(Passage for review)
Phoenix shoppers react to Gov. Hobbs proposed to end the pink tax in Arizona
PHOENIX (3TV/CBS 5) – Arizona families struggling to make ends meet could soon see more savings at the grocery store. Governor Katie Hobbs wants to eliminate the ‘pink tax’ on things like tampons & diapers. A similar tax cut was proposed five years ago and failed.
People say it could help keep more money in their wallets. If passed, Arizona joins 29 other states that don’t have a pink tax. “We will also help lower costs for Arizona families by exempting diapers and feminine hygiene products from our state sales tax,” Gov. Hobbs said. In her state of the state address Monday, Gov. Hobbs planned to eliminate the state tax on tampons, pads, and diapers. “They make so much money off of it. We have to buy that stuff every month,” a Phoenix shopper said.
Hobbs’ announcement is one of the latest steps in a growing trend across the country to make women’s health items more affordable. “They’re outrageously priced. I haven’t bought pads and tampons in years just because they cost so much. I switched over to alternative products just because I’m just like, screw it,” another shopper said. Some shoppers in Phoenix were happy to hear the tax could be gone for good. “I don’t have any control over my body or what happens to me monthly so why am I paying for a medical necessity slash a basic hygiene necessity that I need.”

(Work instructions)
**a)** Answer the following questions using the pink tax article:
(i) How long ago was a similar tax cut proposed?
(ii) How many other states without a pink tax would Arizona join if the measure passed?
(iii) According to one shopper, what did she switch to after no longer buying pads and tampons?
**b)** Reproduce the portion of the pink tax article starting with "Phoenix shoppers react" and going on through "ago and failed.".
**c)** Carry on the pink tax article from the point at which it stops.

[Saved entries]
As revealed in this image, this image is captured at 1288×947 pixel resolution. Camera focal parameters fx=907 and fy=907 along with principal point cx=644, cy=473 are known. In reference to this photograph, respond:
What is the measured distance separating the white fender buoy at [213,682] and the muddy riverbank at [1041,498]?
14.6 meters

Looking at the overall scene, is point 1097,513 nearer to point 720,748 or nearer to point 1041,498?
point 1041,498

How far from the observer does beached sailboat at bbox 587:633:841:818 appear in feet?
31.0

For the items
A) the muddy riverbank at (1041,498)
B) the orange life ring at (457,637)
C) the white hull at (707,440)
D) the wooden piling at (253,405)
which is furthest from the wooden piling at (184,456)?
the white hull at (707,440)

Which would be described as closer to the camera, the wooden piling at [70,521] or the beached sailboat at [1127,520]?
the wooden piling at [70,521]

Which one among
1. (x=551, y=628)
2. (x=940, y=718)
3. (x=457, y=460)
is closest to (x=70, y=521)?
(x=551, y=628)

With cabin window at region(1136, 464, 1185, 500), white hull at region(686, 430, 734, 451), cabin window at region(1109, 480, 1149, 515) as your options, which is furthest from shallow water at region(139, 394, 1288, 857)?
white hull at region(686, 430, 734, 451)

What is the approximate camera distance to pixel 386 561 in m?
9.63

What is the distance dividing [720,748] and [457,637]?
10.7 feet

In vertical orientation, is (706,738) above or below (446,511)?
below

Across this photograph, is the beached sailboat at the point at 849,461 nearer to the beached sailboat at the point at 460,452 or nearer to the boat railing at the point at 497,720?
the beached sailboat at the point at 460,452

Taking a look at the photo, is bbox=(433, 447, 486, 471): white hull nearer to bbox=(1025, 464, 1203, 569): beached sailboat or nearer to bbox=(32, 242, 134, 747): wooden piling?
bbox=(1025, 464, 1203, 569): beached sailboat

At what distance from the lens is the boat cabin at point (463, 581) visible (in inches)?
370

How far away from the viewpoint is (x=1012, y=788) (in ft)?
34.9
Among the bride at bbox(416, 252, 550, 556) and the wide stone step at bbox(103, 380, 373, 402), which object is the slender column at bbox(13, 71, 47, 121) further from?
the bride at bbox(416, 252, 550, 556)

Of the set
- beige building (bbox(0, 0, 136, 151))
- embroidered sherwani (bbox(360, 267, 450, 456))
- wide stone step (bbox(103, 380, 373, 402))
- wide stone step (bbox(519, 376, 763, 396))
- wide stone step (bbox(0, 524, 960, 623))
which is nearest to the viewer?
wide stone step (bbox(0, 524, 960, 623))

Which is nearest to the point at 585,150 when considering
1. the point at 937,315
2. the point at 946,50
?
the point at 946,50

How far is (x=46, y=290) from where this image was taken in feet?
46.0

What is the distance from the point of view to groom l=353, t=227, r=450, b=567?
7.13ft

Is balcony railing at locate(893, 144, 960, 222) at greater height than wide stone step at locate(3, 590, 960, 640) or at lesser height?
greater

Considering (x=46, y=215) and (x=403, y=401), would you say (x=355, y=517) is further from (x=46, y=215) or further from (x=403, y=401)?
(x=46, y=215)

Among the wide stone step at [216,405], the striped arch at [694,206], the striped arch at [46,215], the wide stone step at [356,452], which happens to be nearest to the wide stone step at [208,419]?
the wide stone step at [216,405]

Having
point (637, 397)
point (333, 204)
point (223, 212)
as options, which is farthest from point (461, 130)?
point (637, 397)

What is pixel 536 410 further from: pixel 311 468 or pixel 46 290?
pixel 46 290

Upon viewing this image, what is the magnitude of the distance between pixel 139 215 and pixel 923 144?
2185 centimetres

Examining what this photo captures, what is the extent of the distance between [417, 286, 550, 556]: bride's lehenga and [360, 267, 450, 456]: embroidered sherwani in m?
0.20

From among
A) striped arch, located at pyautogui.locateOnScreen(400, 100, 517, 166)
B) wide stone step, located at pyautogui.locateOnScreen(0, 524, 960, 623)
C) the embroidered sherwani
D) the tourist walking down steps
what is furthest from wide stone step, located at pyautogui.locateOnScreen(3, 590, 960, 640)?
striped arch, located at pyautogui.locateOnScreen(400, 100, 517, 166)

(Responses for each task)
**a)**
(i) Five years ago
(ii) 29
(iii) Alternative products

**b)**
Phoenix shoppers react to Gov. Hobbs proposed to end the pink tax in Arizona
PHOENIX (3TV/CBS 5) – Arizona families struggling to make ends meet could soon see more savings at the grocery store. Governor Katie Hobbs wants to eliminate the ‘pink tax’ on things like tampons & diapers. A similar tax cut was proposed five years ago and failed.

**c)**
Hobbs also plans to cut taxes on baby formula and over-the-counter medication as part of her economic relief for working families. “These everyday items add up, and we can and should help provide this relief to individuals and families who too often must choose between paying their bills or paying for the things they need to be healthy,” said Hobbs.
“I think anything to help make things easier for people is always a good thing to be honest. Especially money wise people struggle with finances and things of that nature so it will be good to help them out in that sense,” a man shopping with his girlfriend said.
While shoppers are excited about the potential end to the pink tax in Arizona, this proposal isn’t coming without opposition. Some lawmakers are worried this could cost the state nearly $8 million in revenue each year.